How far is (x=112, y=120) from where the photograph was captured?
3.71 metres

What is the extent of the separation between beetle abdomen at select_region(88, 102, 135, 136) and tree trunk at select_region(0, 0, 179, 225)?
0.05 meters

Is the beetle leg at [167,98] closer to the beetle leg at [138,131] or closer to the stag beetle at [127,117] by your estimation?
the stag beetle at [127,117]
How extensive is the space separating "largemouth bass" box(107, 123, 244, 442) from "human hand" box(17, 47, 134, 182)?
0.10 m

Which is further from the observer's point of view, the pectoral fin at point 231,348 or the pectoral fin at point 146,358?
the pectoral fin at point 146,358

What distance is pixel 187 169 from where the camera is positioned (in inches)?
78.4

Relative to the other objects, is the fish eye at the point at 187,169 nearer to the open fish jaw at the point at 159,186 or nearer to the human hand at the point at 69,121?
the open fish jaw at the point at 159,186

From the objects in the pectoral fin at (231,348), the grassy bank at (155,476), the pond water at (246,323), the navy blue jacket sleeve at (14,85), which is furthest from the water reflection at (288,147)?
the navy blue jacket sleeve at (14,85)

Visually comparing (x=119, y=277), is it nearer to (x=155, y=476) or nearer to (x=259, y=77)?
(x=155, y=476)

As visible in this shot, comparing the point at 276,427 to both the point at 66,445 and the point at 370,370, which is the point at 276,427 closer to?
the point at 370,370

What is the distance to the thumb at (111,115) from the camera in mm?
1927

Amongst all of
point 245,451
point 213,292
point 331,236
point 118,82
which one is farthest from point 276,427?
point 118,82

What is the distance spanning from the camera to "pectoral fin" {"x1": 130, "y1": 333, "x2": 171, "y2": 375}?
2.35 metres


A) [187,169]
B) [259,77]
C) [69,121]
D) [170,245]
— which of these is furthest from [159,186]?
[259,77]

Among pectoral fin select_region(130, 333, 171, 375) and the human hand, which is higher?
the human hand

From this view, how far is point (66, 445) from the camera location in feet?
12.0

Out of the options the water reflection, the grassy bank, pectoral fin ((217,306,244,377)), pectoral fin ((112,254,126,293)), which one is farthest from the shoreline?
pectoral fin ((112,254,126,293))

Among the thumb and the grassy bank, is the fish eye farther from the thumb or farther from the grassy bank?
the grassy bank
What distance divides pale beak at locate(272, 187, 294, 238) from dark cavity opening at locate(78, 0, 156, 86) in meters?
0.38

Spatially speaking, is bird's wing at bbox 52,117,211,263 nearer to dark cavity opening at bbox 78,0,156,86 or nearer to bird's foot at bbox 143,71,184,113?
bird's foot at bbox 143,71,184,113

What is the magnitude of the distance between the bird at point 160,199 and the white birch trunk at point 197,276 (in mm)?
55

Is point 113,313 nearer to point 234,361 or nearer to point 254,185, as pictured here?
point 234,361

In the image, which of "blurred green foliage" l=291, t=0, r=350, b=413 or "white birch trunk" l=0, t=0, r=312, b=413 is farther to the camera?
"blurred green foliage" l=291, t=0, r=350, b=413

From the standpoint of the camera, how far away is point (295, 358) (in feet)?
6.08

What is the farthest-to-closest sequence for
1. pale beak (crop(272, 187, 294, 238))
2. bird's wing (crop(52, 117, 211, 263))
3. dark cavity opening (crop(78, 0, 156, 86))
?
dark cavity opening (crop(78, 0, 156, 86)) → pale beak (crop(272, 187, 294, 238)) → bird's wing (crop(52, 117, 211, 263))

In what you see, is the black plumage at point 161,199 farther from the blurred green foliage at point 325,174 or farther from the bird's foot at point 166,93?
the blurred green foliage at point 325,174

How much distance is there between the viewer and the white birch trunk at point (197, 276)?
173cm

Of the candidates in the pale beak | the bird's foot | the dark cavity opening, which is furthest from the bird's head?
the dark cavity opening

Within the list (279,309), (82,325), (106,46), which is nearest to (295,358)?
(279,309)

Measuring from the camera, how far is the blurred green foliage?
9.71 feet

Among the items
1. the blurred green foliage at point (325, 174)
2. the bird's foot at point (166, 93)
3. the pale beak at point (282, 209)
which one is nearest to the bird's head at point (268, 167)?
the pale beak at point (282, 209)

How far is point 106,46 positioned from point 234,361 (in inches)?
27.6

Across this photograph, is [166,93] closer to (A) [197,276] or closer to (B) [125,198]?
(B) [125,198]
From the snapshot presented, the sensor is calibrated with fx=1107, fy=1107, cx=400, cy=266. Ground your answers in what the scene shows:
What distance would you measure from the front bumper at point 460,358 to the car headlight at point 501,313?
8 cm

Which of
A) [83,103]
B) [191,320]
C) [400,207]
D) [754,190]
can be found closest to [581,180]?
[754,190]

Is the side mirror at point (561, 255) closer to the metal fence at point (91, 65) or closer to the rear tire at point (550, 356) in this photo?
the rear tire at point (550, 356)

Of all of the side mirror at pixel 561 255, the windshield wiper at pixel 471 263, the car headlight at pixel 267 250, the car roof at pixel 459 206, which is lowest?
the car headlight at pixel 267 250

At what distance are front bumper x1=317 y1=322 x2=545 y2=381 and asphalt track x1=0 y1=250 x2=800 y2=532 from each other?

EXERCISE GOAL: Print all of the entries exactly as they appear.

RESPONSE BELOW:
How far is (x=112, y=120) from where the photograph was captured?
3.71 metres

What is the extent of the separation between beetle abdomen at select_region(88, 102, 135, 136) and tree trunk at select_region(0, 0, 179, 225)?
0.05 meters

Is the beetle leg at [167,98] closer to the beetle leg at [138,131] or closer to the stag beetle at [127,117] by your estimation?
the stag beetle at [127,117]
How extensive is the space separating "largemouth bass" box(107, 123, 244, 442) from "human hand" box(17, 47, 134, 182)?
0.10 m

Which is further from the observer's point of view, the pectoral fin at point 231,348 or the pectoral fin at point 146,358?
the pectoral fin at point 146,358

What distance is pixel 187 169 from where the camera is positioned (in inches)?
78.4

Relative to the other objects, is the fish eye at the point at 187,169 nearer to the open fish jaw at the point at 159,186 or nearer to the human hand at the point at 69,121?
the open fish jaw at the point at 159,186

From the objects in the pectoral fin at (231,348), the grassy bank at (155,476), the pond water at (246,323), the navy blue jacket sleeve at (14,85), which is furthest from the water reflection at (288,147)?
the navy blue jacket sleeve at (14,85)

Visually comparing (x=119, y=277), is it nearer to (x=155, y=476) or nearer to (x=259, y=77)?
(x=155, y=476)

As visible in this shot, comparing the point at 276,427 to both the point at 66,445 and the point at 370,370, which is the point at 276,427 closer to?
the point at 370,370

What is the distance to the thumb at (111,115) from the camera in mm?
1927

Amongst all of
point 245,451
point 213,292
point 331,236
point 118,82
which one is farthest from point 276,427?
point 118,82

What is the distance spanning from the camera to "pectoral fin" {"x1": 130, "y1": 333, "x2": 171, "y2": 375}?
2.35 metres


A) [187,169]
B) [259,77]
C) [69,121]
D) [170,245]
— which of these is furthest from [159,186]?
[259,77]

Among pectoral fin select_region(130, 333, 171, 375) and the human hand, which is higher?
the human hand

From this view, how far is point (66, 445) from the camera location in feet?
12.0

Out of the options the water reflection, the grassy bank, pectoral fin ((217,306,244,377)), pectoral fin ((112,254,126,293)), which one is farthest from the shoreline?
pectoral fin ((112,254,126,293))

Among the thumb and the grassy bank, is the fish eye farther from the thumb or farther from the grassy bank?
the grassy bank
What distance divides pale beak at locate(272, 187, 294, 238) from dark cavity opening at locate(78, 0, 156, 86) in meters?
0.38

Spatially speaking, is bird's wing at bbox 52,117,211,263 nearer to dark cavity opening at bbox 78,0,156,86 or nearer to bird's foot at bbox 143,71,184,113?
bird's foot at bbox 143,71,184,113

What is the magnitude of the distance between the bird at point 160,199 and the white birch trunk at point 197,276 (in mm)?
55

Is point 113,313 nearer to point 234,361 or nearer to point 254,185, as pictured here?
point 234,361

In the image, which of "blurred green foliage" l=291, t=0, r=350, b=413 or "white birch trunk" l=0, t=0, r=312, b=413 is farther to the camera?
"blurred green foliage" l=291, t=0, r=350, b=413

From the standpoint of the camera, how far away is point (295, 358) (in feet)?
6.08

What is the farthest-to-closest sequence for
1. pale beak (crop(272, 187, 294, 238))
2. bird's wing (crop(52, 117, 211, 263))
3. dark cavity opening (crop(78, 0, 156, 86))
?
dark cavity opening (crop(78, 0, 156, 86)) → pale beak (crop(272, 187, 294, 238)) → bird's wing (crop(52, 117, 211, 263))

In what you see, is the black plumage at point 161,199 farther from the blurred green foliage at point 325,174 or farther from the bird's foot at point 166,93?
the blurred green foliage at point 325,174

How much distance is there between the viewer and the white birch trunk at point (197, 276)?
173cm

Of the candidates in the pale beak | the bird's foot | the dark cavity opening, which is furthest from the bird's head?
the dark cavity opening

Within the list (279,309), (82,325), (106,46), which is nearest to (295,358)?
(279,309)

Measuring from the camera, how far is the blurred green foliage?
9.71 feet

Among the items
1. the blurred green foliage at point (325, 174)
2. the bird's foot at point (166, 93)
3. the pale beak at point (282, 209)
which one is nearest to the bird's head at point (268, 167)?
the pale beak at point (282, 209)

How far is point 106,46 positioned from point 234,361 (in inches)?
27.6

Across this photograph, is [166,93] closer to (A) [197,276] or closer to (B) [125,198]?
(B) [125,198]
From the snapshot presented, the sensor is calibrated with fx=1107, fy=1107, cx=400, cy=266. Ground your answers in what the scene shows:
What distance would you measure from the front bumper at point 460,358 to the car headlight at point 501,313?
8 cm

Which of
A) [83,103]
B) [191,320]
C) [400,207]
D) [754,190]
can be found closest to [581,180]?
[754,190]

Is the side mirror at point (561, 255) closer to the metal fence at point (91, 65) or closer to the rear tire at point (550, 356) in this photo?
the rear tire at point (550, 356)

Of all of the side mirror at pixel 561 255, the windshield wiper at pixel 471 263, the car headlight at pixel 267 250, the car roof at pixel 459 206, which is lowest?
the car headlight at pixel 267 250

At what distance are front bumper x1=317 y1=322 x2=545 y2=381 and asphalt track x1=0 y1=250 x2=800 y2=532 from each other?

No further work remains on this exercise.